Re: eBPF CO-RE cross-compilation for 32-bit ARM platforms

Andrii Nakryiko <andrii.nakryiko@xxxxxxxxx> · Fri, 7 Aug 2020 12:46:10 -0700

On Fri, Aug 7, 2020 at 7:21 AM Jakov Petrina <jakov.petrina@xxxxxxxxxx> wrote:
>
> Hi everyone,
>
> recently we have begun extensive research into eBPF and related
> technologies. Seeking an easier development process, we have switched
> over to using the eBPF CO-RE [0] approach internally which has enabled
> us to simplify most aspects of eBPF development, especially those
> related to cross-compilation.

Great!

>
> However, as part of these efforts we have stumbled upon several problems
> that we feel would benefit from a community discussion where we may
> share our solutions and discuss alternatives moving forward.
>
> As a reference point, we have started researching and modifying several
> eBPF CO-RE samples that have been developed or migrated from existing
> `bcc` tooling. Most notable examples are those present in `bcc`'s
> `libbpf-tools` directory [1]. Some of these samples have just recently
> been converted to respective eBPF CO-RE variants, of which the
> `tcpconnect` tracing sample has proven to be very interesting.
>
> First showstopper for cross-compiling aforementioned example on the ARM
> 32-bit platform has been with regards to generation of the required
> `vmlinux.h` kernel header from the BTF information. More specifically,
> our initial approach to have e.g. a compilation target dependency which
> would invoke `bpftool` at configure time was not appropriate due to
> several issues: a) CO-RE requires host kernel to have been compiled in
> such a way to expose BTF information which may not available, and b) the
> generated `vmlinux.h` was actually architecture-specific.

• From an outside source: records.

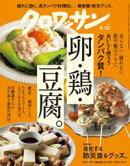 クロワッサン 2021年09月10日号 No.1052 [おいしく摂ろうタンパク質!卵・鶏・豆腐。]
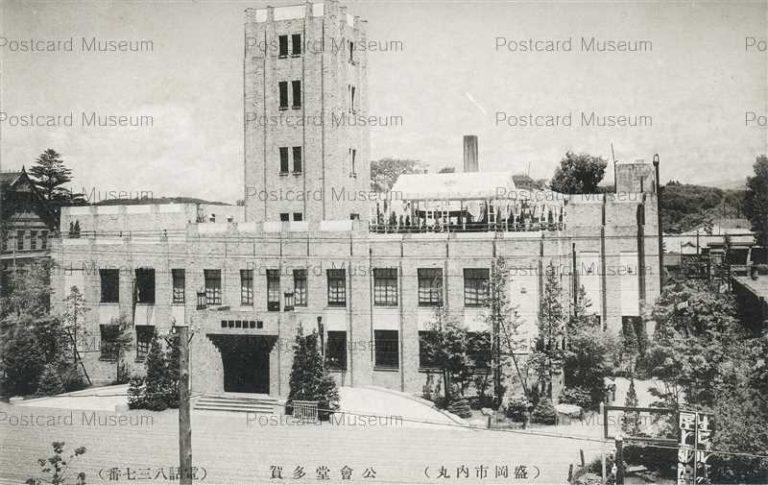 ei045-Kokaido Taga Morioka 盛岡市内丸 公会堂多賀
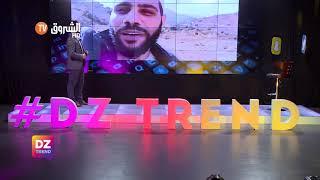 الداعية الفلسطيني محمود الحسنات يصنع الحدث في الجزائر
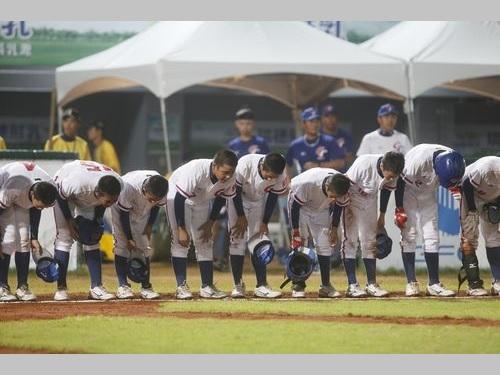 台湾、日本に逆転負け初黒星/野球U12W杯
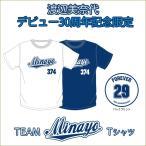 渡辺美奈代デビュー30周年記念限定Tシャツ チームMinayo Tシャツ ホワイト ネイビー ファッション おニャン子クラブ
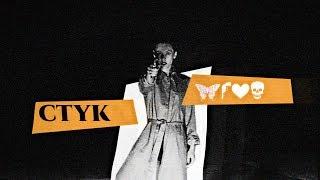 Смотреть клип Dakooka - Стук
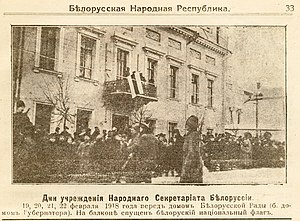 Flag of Belarus - The White-red-white flag on a government building of the Belarusian Democratic Republic in Minsk, 1918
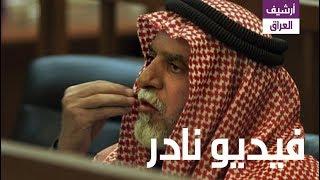 تحميل اغاني شاهد عواد البندر يحرج القاضي أنا عراقي وانت أيضا ليس أكثر مني رجاء! MP3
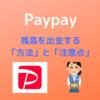【Pay pay】残高を出金する方法と注意点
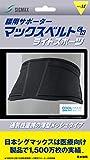 日本シグマックス マックスベルト ライトスポーツ 腰 M ブラック 男女兼用 サポーター コルセット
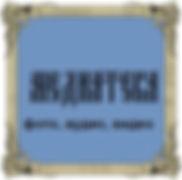 медиатека главная с рамкой1.jpg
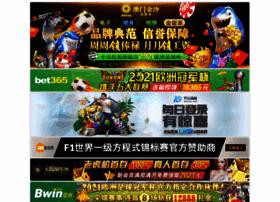 miscumbiasyguarachas.com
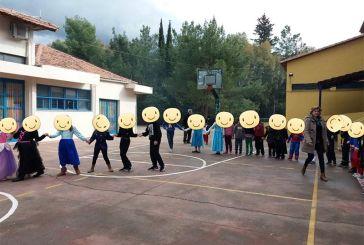 Τσικνοπέμπτη με κέφι και χορό στο 9ο Δημοτικό Σχολείο Αγρινίου (φωτο)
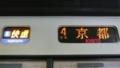 JR221系 [E]快速|京都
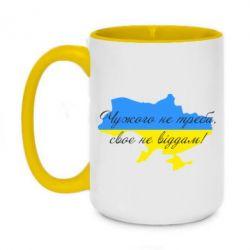 Кружка двухцветная 420ml Чужого не треба, свого не віддам! (карта України)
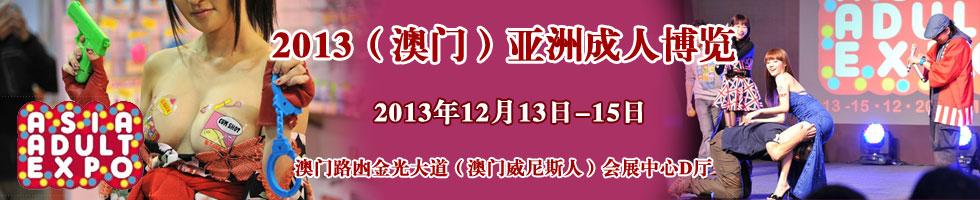 2013亚洲成人博览AAE(澳门)横幅banner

That's not exactly true, about "CO-RE requires host kernel to have
been compiled...". You can pass any kernel image as a parameter to
bpftool as an input to generate vmlinux.h for that target
architecture. The only limitation right now, I think, is that their
endianness have to match. We'll probably get over this limitation some
time by end of this year, though.

So in your case, I'd recommend to generate per-architecture vmlinux.h
and use the appropriate one when you cross-compile. I don't think we
ever intended to support single CO-RE BPF binary across architectures,
given it's not too bad to compile same code one time for each target
architecture. Compiling once for each kernel version/variant was much
bigger problem, which is what we tackled.

>
> The second point proved interesting because `tcpconnect` makes use of
> the `BPF_KPROBE` and `BPF_KRETPROBE` macros, which pass `struct pt_regs
> *ctx` as the first function parameter. The `pt_regs` structure is
> defined by the kernel and is architecture-specific. Since `libbpf` does
> have architecture-specific conditionals, pairing it with an "invalid"
> `vmlinux.h` resulted in cross-compilation failure as `libbpf` provided
> macros that work with ARM `pt_regs`, and `vmlinux.h` had an x86
> `pt_regs` definition. To resolve this issue, we have resorted to
> including pre-generated `<arch>_vmlinux.h` files in our CO-RE build system.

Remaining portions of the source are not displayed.